ANGLETON, Texas, April 23 /PRNewswire-FirstCall/ -- Benchmark Electronics, Inc. (NYSE: BHE), a leading contract manufacturing provider, announced sales of $497 million for the quarter ended March 31, 2009, compared to $684 million for the same quarter in the prior year. The Company reported first quarter net income of $9 million, or $0.14 per diluted share. In the comparable period of 2008, net income was $22 million, or $0.32 per diluted share. Excluding restructuring charges, the Company would have reported net income of $10 million, or $0.16 per diluted share, in the first quarter of 2009.
'Our diversification has not provided us with immunity from the broad-based economic downturn as end market demand decreased in the first quarter,' said Cary T. Fu, the Company's Chief Executive Officer. 'We have seen challenging economic cycles before and our teams are focused on serving our customers, generating cash flows and reducing costs. We still see significant outsourcing opportunities, which have resulted in another solid quarter of new program wins. Despite the present challenging environment, we are making long-term investments to position ourselves for continued growth when the recovery occurs.'
First Quarter 2009 Financial Highlights
- Operating margin for the first quarter was 2.0% on a GAAP basis and 2.3%, excluding restructuring charges.
- Cash flows provided by operating activities for the first quarter were approximately $64 million.
- Cash and long-term investments balance was $454 million at March 31, 2009. Long-term investments consist of $47 million of auction rate securities.
- Accounts receivable was $338 million at March 31, 2009; calculated days sales outstanding were 61 days.
- Inventory was $345 million at March 31, 2009; inventory turns were 5.4 times.

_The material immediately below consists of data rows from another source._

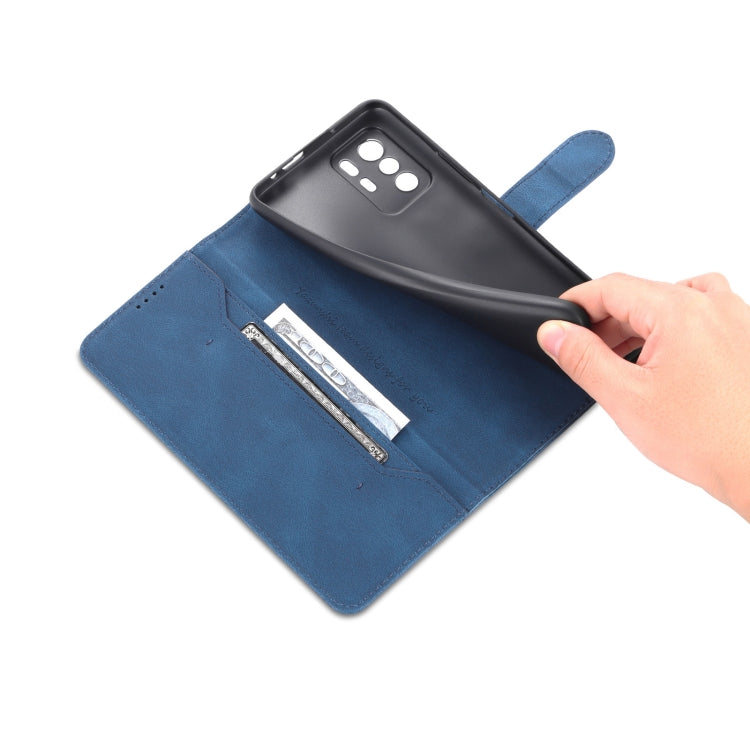 For Xiaomi Redmi Note 10 Pro 5G / Poco X3 GT AZNS Dream II Skin Feel PU+TPU Horizontal Flip Leather Case with Holder & Card Slots & Wallet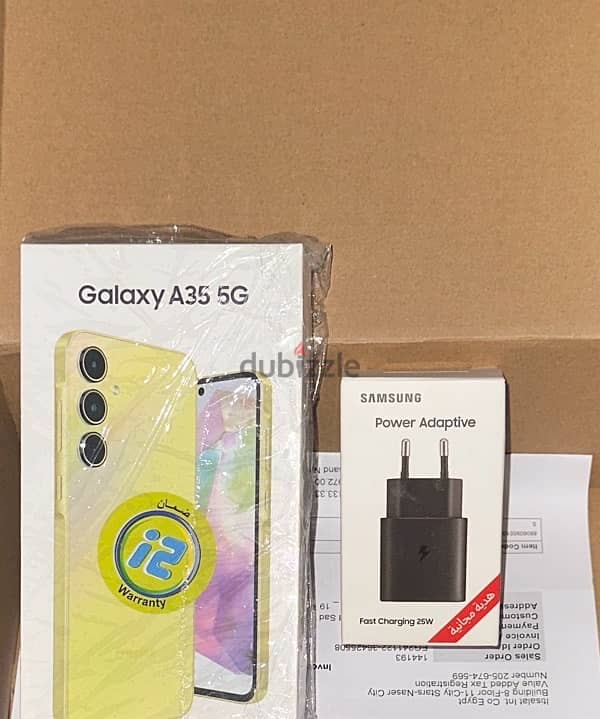 سامسونج A35 أصفر رائع 256 جيجا SAMSUNG A35 256GB ضمان i2 0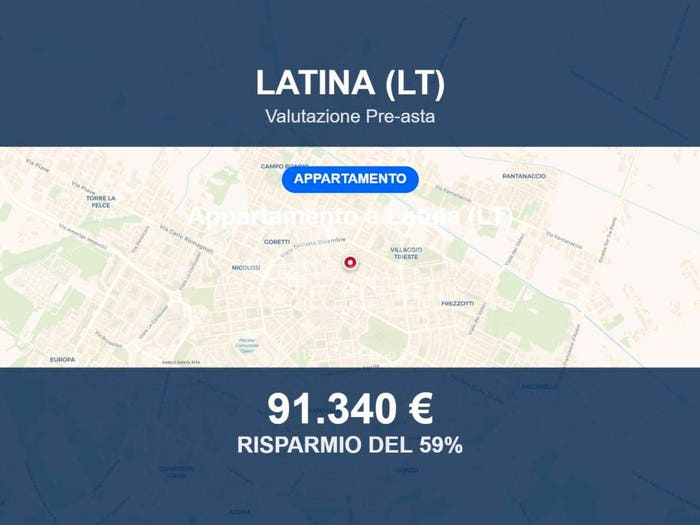 Appartamento trilocale in vendita in Corso Giacomo Matteotti, Centro Centro Storico Nicolosi, Latina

Second Quarter 2009 Outlook
Sales for the second quarter of 2009 are expected to range from $460 million to $520 million. Diluted earnings per share for the second quarter, excluding restructuring charges, are expected to be between $0.13 and $0.21.
Non-GAAP Financial Measures
This press release includes financial measures for earnings and earnings per share that exclude certain items and therefore are not in accordance with generally accepted accounting principles (GAAP). A detailed reconciliation between the GAAP results and results excluding special items (non-GAAP) is included at the end of this press release. By disclosing this non-GAAP information, management intends to provide investors with additional information to further analyze the company's performance and underlying trends. Management utilizes a measure of net income (loss) and earnings (loss) per share on a non-GAAP basis that excludes certain items to better assess operating performance and to help investors compare our results with our previous guidance.
The non-GAAP information included in this press release is not necessarily comparable to non-GAAP information of other companies. Non-GAAP information should not be viewed as a substitute for, or superior to, net income (loss) or other data prepared in accordance with GAAP as measures of our profitability or liquidity.